::: RECORDS FOR THIS EXERCISE :::

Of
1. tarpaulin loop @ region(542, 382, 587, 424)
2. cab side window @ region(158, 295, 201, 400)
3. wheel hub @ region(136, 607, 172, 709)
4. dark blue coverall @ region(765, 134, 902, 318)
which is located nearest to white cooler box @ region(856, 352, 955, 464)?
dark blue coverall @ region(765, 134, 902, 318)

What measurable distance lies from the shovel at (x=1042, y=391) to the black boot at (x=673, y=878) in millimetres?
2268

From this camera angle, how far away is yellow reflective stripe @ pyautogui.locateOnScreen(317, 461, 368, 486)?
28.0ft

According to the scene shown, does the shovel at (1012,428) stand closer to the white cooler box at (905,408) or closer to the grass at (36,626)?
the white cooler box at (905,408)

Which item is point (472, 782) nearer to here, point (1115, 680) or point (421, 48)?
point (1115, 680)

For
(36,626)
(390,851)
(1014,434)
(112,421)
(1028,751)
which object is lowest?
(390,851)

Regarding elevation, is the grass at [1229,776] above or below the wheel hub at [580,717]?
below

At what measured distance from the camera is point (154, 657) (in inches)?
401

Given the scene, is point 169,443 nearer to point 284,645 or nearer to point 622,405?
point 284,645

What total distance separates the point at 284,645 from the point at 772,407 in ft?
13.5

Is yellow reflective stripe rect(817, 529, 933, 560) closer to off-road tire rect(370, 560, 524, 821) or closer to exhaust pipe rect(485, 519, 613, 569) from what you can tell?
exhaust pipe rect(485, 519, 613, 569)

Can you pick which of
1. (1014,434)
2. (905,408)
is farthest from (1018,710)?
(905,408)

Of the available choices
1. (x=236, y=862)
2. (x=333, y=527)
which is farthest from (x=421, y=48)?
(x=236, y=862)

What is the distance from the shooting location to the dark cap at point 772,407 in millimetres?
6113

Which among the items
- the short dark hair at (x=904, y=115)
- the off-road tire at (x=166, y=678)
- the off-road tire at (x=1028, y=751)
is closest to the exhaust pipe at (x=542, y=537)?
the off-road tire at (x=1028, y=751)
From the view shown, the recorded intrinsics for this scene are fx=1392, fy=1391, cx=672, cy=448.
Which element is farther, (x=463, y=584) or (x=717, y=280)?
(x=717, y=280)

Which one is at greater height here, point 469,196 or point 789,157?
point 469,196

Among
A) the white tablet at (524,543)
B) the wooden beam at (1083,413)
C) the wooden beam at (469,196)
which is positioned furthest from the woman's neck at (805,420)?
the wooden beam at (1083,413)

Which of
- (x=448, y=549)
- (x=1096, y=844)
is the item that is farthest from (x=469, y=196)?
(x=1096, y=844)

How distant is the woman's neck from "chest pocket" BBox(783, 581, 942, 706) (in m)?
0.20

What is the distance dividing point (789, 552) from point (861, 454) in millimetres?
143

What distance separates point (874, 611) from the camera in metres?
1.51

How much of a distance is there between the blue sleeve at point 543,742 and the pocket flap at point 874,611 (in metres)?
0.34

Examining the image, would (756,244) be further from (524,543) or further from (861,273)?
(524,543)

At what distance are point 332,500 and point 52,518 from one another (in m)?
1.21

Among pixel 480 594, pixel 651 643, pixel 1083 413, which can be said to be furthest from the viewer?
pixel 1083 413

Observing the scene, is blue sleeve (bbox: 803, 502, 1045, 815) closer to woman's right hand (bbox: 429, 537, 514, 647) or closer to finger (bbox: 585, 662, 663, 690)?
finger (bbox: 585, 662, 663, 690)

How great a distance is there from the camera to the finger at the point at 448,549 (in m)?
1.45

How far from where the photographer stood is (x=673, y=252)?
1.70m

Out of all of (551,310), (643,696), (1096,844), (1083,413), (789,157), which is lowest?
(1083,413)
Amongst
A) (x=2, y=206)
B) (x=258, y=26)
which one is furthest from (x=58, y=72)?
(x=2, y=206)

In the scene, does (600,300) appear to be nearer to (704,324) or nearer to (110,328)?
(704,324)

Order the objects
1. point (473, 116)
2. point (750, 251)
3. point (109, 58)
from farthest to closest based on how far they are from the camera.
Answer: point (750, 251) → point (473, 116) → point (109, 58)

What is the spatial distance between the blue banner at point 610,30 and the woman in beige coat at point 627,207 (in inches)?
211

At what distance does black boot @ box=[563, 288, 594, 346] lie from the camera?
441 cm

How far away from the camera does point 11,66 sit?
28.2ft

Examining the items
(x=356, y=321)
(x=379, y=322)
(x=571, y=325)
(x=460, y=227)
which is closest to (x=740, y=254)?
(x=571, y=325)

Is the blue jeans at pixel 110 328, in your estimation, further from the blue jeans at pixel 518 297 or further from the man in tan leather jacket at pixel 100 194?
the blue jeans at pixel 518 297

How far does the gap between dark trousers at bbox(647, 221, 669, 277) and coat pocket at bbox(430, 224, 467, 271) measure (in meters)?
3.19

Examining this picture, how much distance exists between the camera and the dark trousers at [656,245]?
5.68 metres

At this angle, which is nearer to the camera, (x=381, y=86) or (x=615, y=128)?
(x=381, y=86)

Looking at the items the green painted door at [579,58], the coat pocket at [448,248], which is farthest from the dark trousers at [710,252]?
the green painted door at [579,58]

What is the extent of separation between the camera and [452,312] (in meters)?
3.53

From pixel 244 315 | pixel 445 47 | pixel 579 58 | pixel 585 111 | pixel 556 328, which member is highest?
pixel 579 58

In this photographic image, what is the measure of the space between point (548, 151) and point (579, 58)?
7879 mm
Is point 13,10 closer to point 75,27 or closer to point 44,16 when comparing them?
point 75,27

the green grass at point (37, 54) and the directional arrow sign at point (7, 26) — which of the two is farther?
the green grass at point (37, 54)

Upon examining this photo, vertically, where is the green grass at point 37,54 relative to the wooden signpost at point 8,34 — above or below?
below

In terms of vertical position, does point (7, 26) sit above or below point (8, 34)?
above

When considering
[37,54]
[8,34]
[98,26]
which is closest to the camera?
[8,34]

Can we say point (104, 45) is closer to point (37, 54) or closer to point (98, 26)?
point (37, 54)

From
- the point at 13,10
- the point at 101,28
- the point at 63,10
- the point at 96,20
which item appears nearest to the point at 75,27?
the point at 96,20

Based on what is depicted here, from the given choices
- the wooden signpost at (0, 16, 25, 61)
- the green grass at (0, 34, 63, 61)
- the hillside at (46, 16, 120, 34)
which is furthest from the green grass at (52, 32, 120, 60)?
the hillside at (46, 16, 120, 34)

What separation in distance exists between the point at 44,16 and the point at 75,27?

:::

= OBJECTIVE =
Above are the records; copy all of them exactly.

= OUTPUT OF THE TASK =
Of
1. tarpaulin loop @ region(542, 382, 587, 424)
2. cab side window @ region(158, 295, 201, 400)
3. wheel hub @ region(136, 607, 172, 709)
4. dark blue coverall @ region(765, 134, 902, 318)
which is located nearest to white cooler box @ region(856, 352, 955, 464)?
dark blue coverall @ region(765, 134, 902, 318)

What measurable distance lies from the shovel at (x=1042, y=391) to the black boot at (x=673, y=878) in millimetres?
2268

From this camera angle, how far away is yellow reflective stripe @ pyautogui.locateOnScreen(317, 461, 368, 486)?
28.0ft

According to the scene shown, does the shovel at (1012,428) stand closer to the white cooler box at (905,408) or closer to the grass at (36,626)?
the white cooler box at (905,408)

Which item is point (472, 782) nearer to here, point (1115, 680) or point (421, 48)?
point (1115, 680)

For
(36,626)
(390,851)
(1014,434)
(112,421)
(1028,751)
which object is lowest?
(390,851)

Regarding elevation, is the grass at [1229,776] above or below the wheel hub at [580,717]?
below

At what measured distance from the camera is point (154, 657) (in inches)?
401

Given the scene, is point 169,443 nearer to point 284,645 or nearer to point 622,405?
point 284,645

What total distance separates the point at 284,645 from the point at 772,407 in ft?
13.5

Is yellow reflective stripe rect(817, 529, 933, 560) closer to off-road tire rect(370, 560, 524, 821) or closer to exhaust pipe rect(485, 519, 613, 569) from what you can tell?
exhaust pipe rect(485, 519, 613, 569)

Can you pick which of
1. (1014,434)
2. (905,408)
is farthest from (1018,710)?
(905,408)

Of the available choices
1. (x=236, y=862)
2. (x=333, y=527)
which is farthest from (x=421, y=48)?
(x=236, y=862)

What is the distance from the shooting location to the dark cap at point 772,407 in millimetres?
6113

Which among the items
- the short dark hair at (x=904, y=115)
- the off-road tire at (x=166, y=678)
- the off-road tire at (x=1028, y=751)
is closest to the exhaust pipe at (x=542, y=537)?
the off-road tire at (x=1028, y=751)
From the view shown, the recorded intrinsics for this scene are fx=1392, fy=1391, cx=672, cy=448.
Which element is farther, (x=463, y=584) or (x=717, y=280)?
(x=717, y=280)

Which one is at greater height here, point 469,196 or point 789,157?
point 469,196

Among
A) the white tablet at (524,543)
B) the wooden beam at (1083,413)
C) the wooden beam at (469,196)
which is positioned furthest from the woman's neck at (805,420)?
the wooden beam at (1083,413)

Which of
- (x=448, y=549)
- (x=1096, y=844)
is the item that is farthest from (x=469, y=196)?
(x=1096, y=844)

How distant is the woman's neck from "chest pocket" BBox(783, 581, 942, 706) (in m)?
0.20

What is the distance dividing point (789, 552) from point (861, 454) in millimetres?
143

What distance separates point (874, 611) from the camera in metres?
1.51

How much of a distance is there between the blue sleeve at point 543,742 and the pocket flap at point 874,611 (in metres)?
0.34

Examining the image, would (756,244) be further from (524,543) or further from (861,273)?
(524,543)

At what distance are point 332,500 and point 52,518 from one another (in m)?
1.21

Among pixel 480 594, pixel 651 643, pixel 1083 413, which can be said to be furthest from the viewer?
pixel 1083 413

Observing the scene, is blue sleeve (bbox: 803, 502, 1045, 815) closer to woman's right hand (bbox: 429, 537, 514, 647) or closer to finger (bbox: 585, 662, 663, 690)?
finger (bbox: 585, 662, 663, 690)

How great a distance is there from the camera to the finger at the point at 448,549 (in m)?
1.45

How far from where the photographer stood is (x=673, y=252)?
1.70m

Out of all of (551,310), (643,696), (1096,844), (1083,413), (789,157), which is lowest?
(1083,413)
Amongst
A) (x=2, y=206)
B) (x=258, y=26)
which one is furthest from (x=58, y=72)?
(x=2, y=206)

In the scene, does (600,300) appear to be nearer to (704,324) or nearer to (110,328)?
(704,324)

Order the objects
1. point (473, 116)
2. point (750, 251)
3. point (109, 58)
from farthest to closest based on how far they are from the camera.
Answer: point (750, 251) → point (473, 116) → point (109, 58)

What is the spatial distance between the blue banner at point 610,30 and the woman in beige coat at point 627,207 (in inches)?
211

At what distance does black boot @ box=[563, 288, 594, 346] lie from the camera?
441 cm

How far away from the camera does point 11,66 sit?
28.2ft

Examining the items
(x=356, y=321)
(x=379, y=322)
(x=571, y=325)
(x=460, y=227)
which is closest to (x=740, y=254)?
(x=571, y=325)

Is the blue jeans at pixel 110 328, in your estimation, further from the blue jeans at pixel 518 297 or further from the man in tan leather jacket at pixel 100 194?
the blue jeans at pixel 518 297

How far does the gap between dark trousers at bbox(647, 221, 669, 277) and coat pocket at bbox(430, 224, 467, 271) measure (in meters)?
3.19

Examining this picture, how much distance exists between the camera and the dark trousers at [656,245]?
5.68 metres

At this angle, which is nearer to the camera, (x=381, y=86) or (x=615, y=128)?
(x=381, y=86)

Looking at the items the green painted door at [579,58], the coat pocket at [448,248], which is farthest from the dark trousers at [710,252]?
the green painted door at [579,58]

What is the extent of separation between the camera and [452,312] (in meters)?
3.53

From pixel 244 315 | pixel 445 47 | pixel 579 58 | pixel 585 111 | pixel 556 328, which member is highest?
pixel 579 58

In this photographic image, what is the measure of the space between point (548, 151) and point (579, 58)?
7879 mm
Is point 13,10 closer to point 75,27 or closer to point 44,16 when comparing them?
point 75,27

the green grass at point (37, 54) and the directional arrow sign at point (7, 26) — which of the two is farther?
the green grass at point (37, 54)

Upon examining this photo, vertically, where is the green grass at point 37,54 relative to the wooden signpost at point 8,34 — above or below?
below

In terms of vertical position, does point (7, 26) sit above or below point (8, 34)?
above

When considering
[37,54]
[8,34]
[98,26]
which is closest to the camera?
[8,34]

Can we say point (104, 45) is closer to point (37, 54) or closer to point (98, 26)?
point (37, 54)

From
- the point at 13,10
- the point at 101,28
- the point at 63,10
- the point at 96,20
which item appears nearest to the point at 75,27?
the point at 96,20

Based on what is depicted here, from the given choices
- the wooden signpost at (0, 16, 25, 61)
- the green grass at (0, 34, 63, 61)
- the hillside at (46, 16, 120, 34)
which is furthest from the green grass at (52, 32, 120, 60)?
the hillside at (46, 16, 120, 34)

What separation in distance exists between the point at 44,16 and the point at 75,27?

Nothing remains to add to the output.